Let $V$ be an $n$-dimensional real inner product space and let $a=\lbrace v_1,v_2,\dots v_n \rbrace$ be an orthonormal basis for $V$. Let $W$ be a subspace of $V$ with orthonormal basis $B = \lbrace w_1, w_2,\dots w_k\rbrace$. Let $A = \lbrace [w_1]a, [w_2]a,\dots [w_k]a\rbrace$ and let $P_w$ be the orthogonal projection onto $W$.
Show $[P_w]aa = AA^t$.
- What I have is $P_w(x) = w$
- $[P_w(x)]a = [P_w]aa[x]a$
- And since $A$ is a orthogonal matrix $AA^t=I$
I'm stuck on this step
Please help me out. Thanks
Best Answer
The matrix $A$ takes a vector in the subspace $W$, considered as a copy of $\mathbb R^k$, expressed in the basis $B$, and returns the corresponding vector expressed in the basis $a$, as a member of $\mathbb R^n$.
The transpose of $A$ does the opposite: it takes a vector in $\mathbb R^n$, expressed in the basis $a$, and gives a vector that is intrinsic to the subspace $W$. This new vector is expressed in the basis $B$. This new vector, necessarily then, has lost any information about components outside of $W$.

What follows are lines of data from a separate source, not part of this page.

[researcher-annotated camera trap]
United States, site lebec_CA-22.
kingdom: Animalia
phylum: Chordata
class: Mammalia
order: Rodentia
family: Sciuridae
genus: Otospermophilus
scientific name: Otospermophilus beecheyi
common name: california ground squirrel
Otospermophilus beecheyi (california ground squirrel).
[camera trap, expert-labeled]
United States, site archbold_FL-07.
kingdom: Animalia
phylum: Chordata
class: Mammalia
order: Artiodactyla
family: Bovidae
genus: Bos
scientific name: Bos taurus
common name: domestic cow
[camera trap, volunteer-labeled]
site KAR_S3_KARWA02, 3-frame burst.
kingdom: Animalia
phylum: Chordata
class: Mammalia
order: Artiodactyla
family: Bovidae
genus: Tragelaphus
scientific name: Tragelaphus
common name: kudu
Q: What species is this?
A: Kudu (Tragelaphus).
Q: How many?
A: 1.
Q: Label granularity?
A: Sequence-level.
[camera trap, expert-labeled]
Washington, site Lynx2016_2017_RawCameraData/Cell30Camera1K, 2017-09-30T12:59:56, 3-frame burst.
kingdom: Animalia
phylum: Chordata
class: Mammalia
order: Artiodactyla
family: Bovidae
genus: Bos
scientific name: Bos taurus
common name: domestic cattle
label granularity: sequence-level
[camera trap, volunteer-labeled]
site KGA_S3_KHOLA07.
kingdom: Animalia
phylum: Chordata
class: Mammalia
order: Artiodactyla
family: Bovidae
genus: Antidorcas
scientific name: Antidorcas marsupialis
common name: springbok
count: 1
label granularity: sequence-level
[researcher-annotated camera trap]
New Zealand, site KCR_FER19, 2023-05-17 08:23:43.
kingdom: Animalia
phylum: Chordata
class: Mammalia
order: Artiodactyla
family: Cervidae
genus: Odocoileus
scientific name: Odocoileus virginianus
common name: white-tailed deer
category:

So the transpose takes a general vector and projects it onto $W$, but you then only have that new vector expressed in terms of the the basis $B$. The original matrix $A$ converts any such vector back to the $a$ basis.
What you should show in order to prove this result is that any out-of-subspace components of an arbitrary input vector are reduced to zero as a result of this composition. You will need the images of the vectors $w_1, w_2, \ldots$ under $A^T$ to be able to decompose any arbitrary vector of $\mathbb R^n$ this way.